Northrop Grumman reasoned that there is no presumption of reasonableness attached to the incurrence of costs by a contractor, and if an initial review of costs results in a challenge by the government, the contractor bears the burden of proof to establish that its costs are reasonable. In this case, Northrop Grumman argued, the final decision indicated that the government never made an initial review the reasonableness or the claimed costs.Consequently, the burden to prove reasonableness never shifted to Northrop Grumman. Thus, the board lacked jurisdiction to now consider the reasonableness argument.

Citing its decision in Parsons Evergreene, LLC, ASBCA No. 58634, 18-1 BCA ¶37,137, the board reasoned that the government’s failure to mention reasonableness in the final decision was not fatal. Once a contractor appeals a final decision to the board, the parties start with a clean slate and the contractor bears the burden of proving (or if a government claim, disproving) liability. The government’s failure to expressly address the issue of reasonableness was not now a jurisdictional bar.

Northrop Grumman argued that another ASBCVA decision, AeroVironment, 16-1 BCA ¶36,337 was dispositive on this issue. In that case, the board denied a government’s motion to amend finding that the proposed amendments raised a new government claim.

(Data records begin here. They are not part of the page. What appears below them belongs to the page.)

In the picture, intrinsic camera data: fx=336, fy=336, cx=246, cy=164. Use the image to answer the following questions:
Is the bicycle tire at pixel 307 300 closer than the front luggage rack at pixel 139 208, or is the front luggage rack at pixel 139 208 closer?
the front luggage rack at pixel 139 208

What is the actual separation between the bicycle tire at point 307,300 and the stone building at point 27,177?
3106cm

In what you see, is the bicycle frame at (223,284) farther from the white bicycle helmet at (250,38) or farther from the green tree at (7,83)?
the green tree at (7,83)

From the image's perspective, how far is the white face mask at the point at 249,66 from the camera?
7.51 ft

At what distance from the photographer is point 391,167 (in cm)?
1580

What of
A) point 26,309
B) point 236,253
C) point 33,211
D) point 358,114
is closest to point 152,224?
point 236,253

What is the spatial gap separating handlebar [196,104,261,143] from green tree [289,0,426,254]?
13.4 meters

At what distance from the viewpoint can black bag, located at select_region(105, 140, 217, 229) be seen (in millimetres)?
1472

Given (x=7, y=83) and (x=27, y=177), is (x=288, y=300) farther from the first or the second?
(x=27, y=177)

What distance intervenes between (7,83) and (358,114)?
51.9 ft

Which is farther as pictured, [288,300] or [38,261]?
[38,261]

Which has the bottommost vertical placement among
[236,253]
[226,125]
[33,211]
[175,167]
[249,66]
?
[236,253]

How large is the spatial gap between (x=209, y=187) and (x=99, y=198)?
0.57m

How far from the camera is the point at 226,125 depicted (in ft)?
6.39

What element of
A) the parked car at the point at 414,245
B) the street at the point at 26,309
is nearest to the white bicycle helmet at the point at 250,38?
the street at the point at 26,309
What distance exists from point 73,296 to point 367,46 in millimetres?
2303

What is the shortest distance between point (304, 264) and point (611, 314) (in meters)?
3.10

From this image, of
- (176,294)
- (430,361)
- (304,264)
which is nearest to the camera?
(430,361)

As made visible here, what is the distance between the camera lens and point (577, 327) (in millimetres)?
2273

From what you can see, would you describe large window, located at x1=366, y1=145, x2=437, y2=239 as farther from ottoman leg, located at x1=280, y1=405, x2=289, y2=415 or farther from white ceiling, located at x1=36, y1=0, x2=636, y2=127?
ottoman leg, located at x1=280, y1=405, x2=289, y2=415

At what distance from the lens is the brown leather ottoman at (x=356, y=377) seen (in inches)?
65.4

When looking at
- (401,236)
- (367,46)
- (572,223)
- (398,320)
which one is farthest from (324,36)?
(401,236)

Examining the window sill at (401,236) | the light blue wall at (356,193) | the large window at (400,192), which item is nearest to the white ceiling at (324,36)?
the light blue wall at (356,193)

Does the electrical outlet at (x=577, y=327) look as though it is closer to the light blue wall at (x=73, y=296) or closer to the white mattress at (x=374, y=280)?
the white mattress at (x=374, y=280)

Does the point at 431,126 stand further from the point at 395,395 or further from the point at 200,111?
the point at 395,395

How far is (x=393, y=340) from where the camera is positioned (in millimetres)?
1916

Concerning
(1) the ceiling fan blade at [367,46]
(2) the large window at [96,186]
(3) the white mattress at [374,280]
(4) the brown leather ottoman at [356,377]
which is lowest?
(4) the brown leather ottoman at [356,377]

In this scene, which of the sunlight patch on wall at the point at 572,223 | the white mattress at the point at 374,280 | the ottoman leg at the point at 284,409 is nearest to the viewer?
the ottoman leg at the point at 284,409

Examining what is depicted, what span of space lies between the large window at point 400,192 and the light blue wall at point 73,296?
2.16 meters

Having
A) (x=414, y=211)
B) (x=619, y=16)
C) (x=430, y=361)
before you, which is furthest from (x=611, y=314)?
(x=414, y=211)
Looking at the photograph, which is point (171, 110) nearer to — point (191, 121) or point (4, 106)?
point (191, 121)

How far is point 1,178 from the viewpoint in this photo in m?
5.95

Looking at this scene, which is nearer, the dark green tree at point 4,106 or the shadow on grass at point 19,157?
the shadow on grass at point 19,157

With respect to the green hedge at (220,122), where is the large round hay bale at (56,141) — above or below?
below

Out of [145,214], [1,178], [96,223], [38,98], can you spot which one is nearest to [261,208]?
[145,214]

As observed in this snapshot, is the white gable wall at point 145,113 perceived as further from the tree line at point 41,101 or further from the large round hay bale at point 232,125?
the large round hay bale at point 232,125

But the board found that AeroVironment was inapposite. There, the government had moved to add theories that had been proposed by a government attorney during mediation. Those theories materially changed the quantum as well as the central nature of the operative facts of the claim. In this case, however, the new reasonableness theory was a complimentary challenge to the methodology Northrop Grumman used to calculate it pension costs. Both the reasonableness and the “directly associated” theories sought the same remedy: disallowance. Additionally, the new theories in AeroVironment had contradicted he contracting officer’s reasoning in the final decision. Here, on the other hand, the reasonableness challenge in no way infringed on the contracting officer’s reasoning.

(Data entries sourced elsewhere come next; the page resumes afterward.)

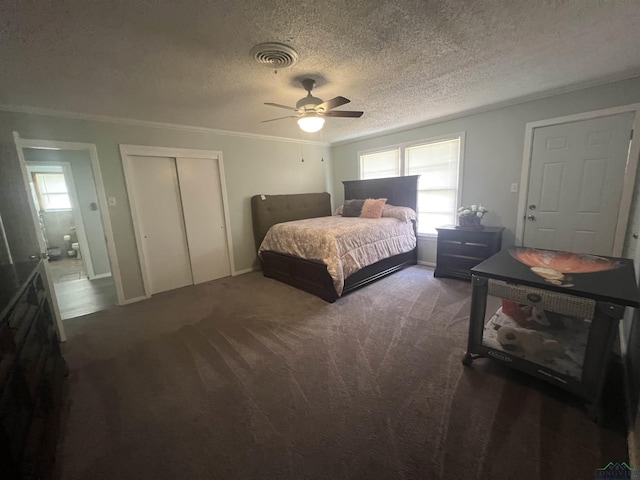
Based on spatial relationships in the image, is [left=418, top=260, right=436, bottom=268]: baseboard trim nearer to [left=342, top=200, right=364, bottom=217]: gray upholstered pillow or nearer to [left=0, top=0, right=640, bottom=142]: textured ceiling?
[left=342, top=200, right=364, bottom=217]: gray upholstered pillow

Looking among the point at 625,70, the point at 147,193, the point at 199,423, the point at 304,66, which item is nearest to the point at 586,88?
the point at 625,70

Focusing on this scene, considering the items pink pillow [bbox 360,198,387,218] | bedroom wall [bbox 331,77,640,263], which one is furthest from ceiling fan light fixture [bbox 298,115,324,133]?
bedroom wall [bbox 331,77,640,263]

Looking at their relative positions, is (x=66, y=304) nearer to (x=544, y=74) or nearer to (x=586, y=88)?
(x=544, y=74)

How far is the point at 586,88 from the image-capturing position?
2771 millimetres

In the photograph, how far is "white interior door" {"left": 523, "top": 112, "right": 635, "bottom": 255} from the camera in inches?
106

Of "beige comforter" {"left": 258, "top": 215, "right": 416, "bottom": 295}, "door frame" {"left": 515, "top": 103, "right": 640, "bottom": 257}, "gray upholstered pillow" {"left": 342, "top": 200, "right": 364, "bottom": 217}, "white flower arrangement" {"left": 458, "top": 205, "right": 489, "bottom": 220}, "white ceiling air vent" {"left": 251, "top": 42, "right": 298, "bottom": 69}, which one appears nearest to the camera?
"white ceiling air vent" {"left": 251, "top": 42, "right": 298, "bottom": 69}

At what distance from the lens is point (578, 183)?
2.91 m

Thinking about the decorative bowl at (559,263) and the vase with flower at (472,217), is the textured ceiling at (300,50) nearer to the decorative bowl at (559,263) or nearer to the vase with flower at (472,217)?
the vase with flower at (472,217)

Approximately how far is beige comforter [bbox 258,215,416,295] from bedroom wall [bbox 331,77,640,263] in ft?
3.95

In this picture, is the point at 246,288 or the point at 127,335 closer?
the point at 127,335

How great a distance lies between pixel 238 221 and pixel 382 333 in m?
3.10

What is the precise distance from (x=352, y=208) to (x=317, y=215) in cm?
93

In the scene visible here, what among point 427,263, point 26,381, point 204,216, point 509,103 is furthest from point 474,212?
point 26,381

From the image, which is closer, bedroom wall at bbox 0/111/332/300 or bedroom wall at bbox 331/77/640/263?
bedroom wall at bbox 331/77/640/263
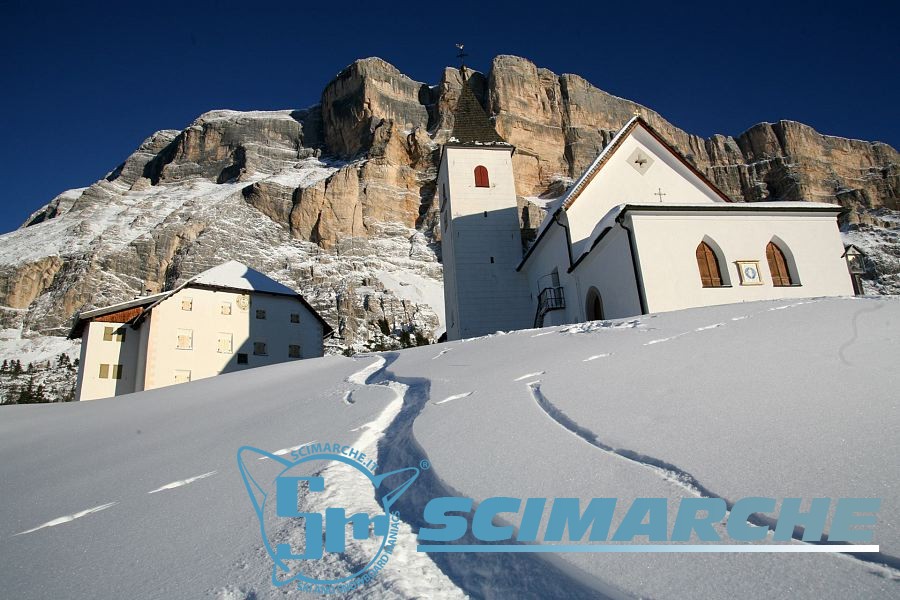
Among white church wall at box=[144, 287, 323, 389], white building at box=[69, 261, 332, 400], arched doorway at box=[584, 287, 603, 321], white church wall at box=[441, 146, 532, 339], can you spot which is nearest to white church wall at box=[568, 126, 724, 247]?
arched doorway at box=[584, 287, 603, 321]

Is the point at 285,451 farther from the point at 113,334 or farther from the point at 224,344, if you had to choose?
the point at 113,334

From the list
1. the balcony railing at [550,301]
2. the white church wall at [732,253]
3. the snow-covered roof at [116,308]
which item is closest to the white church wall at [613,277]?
the white church wall at [732,253]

The board reasoned that this case was more similar to DynCorp, Int’l LLC, ASBCA No. 61950, 20-1 BCA ¶ 37,703. There, the government disallowed several payments made to a contractor’s CEO. The audit report stated that the costs were unreasonable. But the final decision never mentioned reasonableness. Despite the absence the reasonableness theory from the final decision, the board denied the appeal, finding the severance payments had not been reasonable. The fact that reasonableness had not been mentioned in the final decision did not preclude the board from considering reasonableness.

As an alternative to its motion to dismiss, Northrop Grumman argued the board should strike the reasonableness challenge because the new theory was an unfair surprise that prejudiced Northrop Grumman. But the board found that the current posture of the case would allow Northrop Grumman discovery to gather the relevant facts to brief the reasonableness issue on the merits.

Northrop Grumman is represented by Thomas A. Lemmer and K. Tyler Thomas of Dentons US LLP. The government is represented by Arthur M. Taylor and Kara M. Klaas of the Defense Contract Management Agency.